Consegna 1:
Rispondi alle domande sul brano sulla nascita del cruciverba:
(a) In che giorno fu pubblicato il primo cruciverba?
(b) A chi venne affidata la rubrica nel 1921?
(c) In che anno il crossword conobbe il suo boom?
Consegna 2: Ricopia alla lettera il passo del brano sulla nascita del cruciverba compreso tra "Ma veniamo alla" e "nome in Cross-word.", estremi inclusi.

Brano da leggere:

Ma veniamo alla nascita ufficiale: il primo cruciverba fu pubblicato domenica 21 dicembre 1913, sulle pagine del quotidiano New York World, opera di Arthur Wynne, un giornalista di Liverpool emigrato a New York. Wynne chiamò il suo gioco Word-cross e solo l’anno successivo trasformò definitivamente il nome in Cross-word.
Il primo schema portava in alto la scritta Fun, e non si trattava di un caso: il gioco apparì proprio nella pagina domenicale del giornale intitolata Fun (divertimento). Il word-cross di Wynne introdusse anche la differenziazione fra le parole orizzontali e verticali. I lettori comunque reagirono subito positivamente alla pubblicazione del nuovo indovinello, la rubrica continuò e molti vi contribuirono con proprie creazioni. I primi anni non furono però solo rose e fiori; per i troppi errori tipografici e le definizioni non sempre pertinenti, pochi si appassionarono veramente al gioco, e quei pochi bombardarono il giornale con le loro lamentele. Le cose iniziarono a migliorare nel 1921 quando la rubrica venne affidata a Margaret Petherbridge (che poi divenne famosa col cognome del marito, Farrar). Margaret iniziò il graduale processo di trasformazione del word-cross, che poi è diventato il sofisticato gioco di parole che ancor oggi è forse il passatempo più diffuso. Ridusse al minimo gli errori, rese affidabili le definizioni, variò le forme e cambiò (nel 1923) il goffo sistema di numerazione a due numeri in quello usato attualmente. Fu comunque nel 1924, dopo un decennio di modesto vivacchiare, che il crossword conobbe il suo boom.

Dati da esaminare:

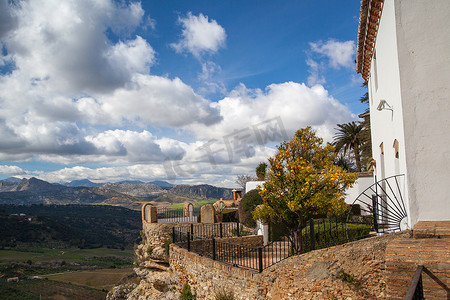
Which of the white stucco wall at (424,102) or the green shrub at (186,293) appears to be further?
the green shrub at (186,293)

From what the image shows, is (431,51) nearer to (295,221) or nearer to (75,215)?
(295,221)

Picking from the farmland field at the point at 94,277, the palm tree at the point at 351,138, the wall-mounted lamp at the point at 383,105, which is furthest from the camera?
the farmland field at the point at 94,277

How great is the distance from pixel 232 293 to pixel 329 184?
4.47m

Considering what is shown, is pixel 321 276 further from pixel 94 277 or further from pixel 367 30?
pixel 94 277

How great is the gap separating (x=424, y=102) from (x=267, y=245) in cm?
507

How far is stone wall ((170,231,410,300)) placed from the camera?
692cm

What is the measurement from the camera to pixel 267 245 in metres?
8.15

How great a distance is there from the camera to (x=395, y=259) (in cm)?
479

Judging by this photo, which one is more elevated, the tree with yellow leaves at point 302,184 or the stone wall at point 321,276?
the tree with yellow leaves at point 302,184

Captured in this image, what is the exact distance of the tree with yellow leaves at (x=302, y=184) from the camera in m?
9.64

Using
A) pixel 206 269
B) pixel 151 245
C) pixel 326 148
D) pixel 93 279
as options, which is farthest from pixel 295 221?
pixel 93 279

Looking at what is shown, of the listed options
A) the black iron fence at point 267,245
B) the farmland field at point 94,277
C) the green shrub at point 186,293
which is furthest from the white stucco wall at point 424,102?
the farmland field at point 94,277

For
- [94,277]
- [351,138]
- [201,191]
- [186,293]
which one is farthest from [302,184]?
[201,191]

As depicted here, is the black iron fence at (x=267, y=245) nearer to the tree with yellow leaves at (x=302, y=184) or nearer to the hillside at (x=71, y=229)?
the tree with yellow leaves at (x=302, y=184)
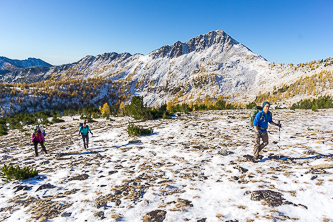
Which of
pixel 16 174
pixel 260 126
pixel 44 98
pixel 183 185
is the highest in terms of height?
pixel 44 98

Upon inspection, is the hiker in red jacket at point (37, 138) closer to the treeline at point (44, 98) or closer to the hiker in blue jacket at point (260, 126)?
the hiker in blue jacket at point (260, 126)

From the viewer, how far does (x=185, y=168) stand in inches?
263

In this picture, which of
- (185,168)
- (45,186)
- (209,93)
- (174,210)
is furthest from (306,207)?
(209,93)

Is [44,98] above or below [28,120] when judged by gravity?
above

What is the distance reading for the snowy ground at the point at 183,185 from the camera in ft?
13.1

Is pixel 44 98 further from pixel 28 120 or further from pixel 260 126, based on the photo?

Soluzione 1:
(a) Domenica 21 dicembre 1913.
(b) A Margaret Petherbridge.
(c) Nel 1924.

Soluzione 2:
Ma veniamo alla nascita ufficiale: il primo cruciverba fu pubblicato domenica 21 dicembre 1913, sulle pagine del quotidiano New York World, opera di Arthur Wynne, un giornalista di Liverpool emigrato a New York. Wynne chiamò il suo gioco Word-cross e solo l’anno successivo trasformò definitivamente il nome in Cross-word.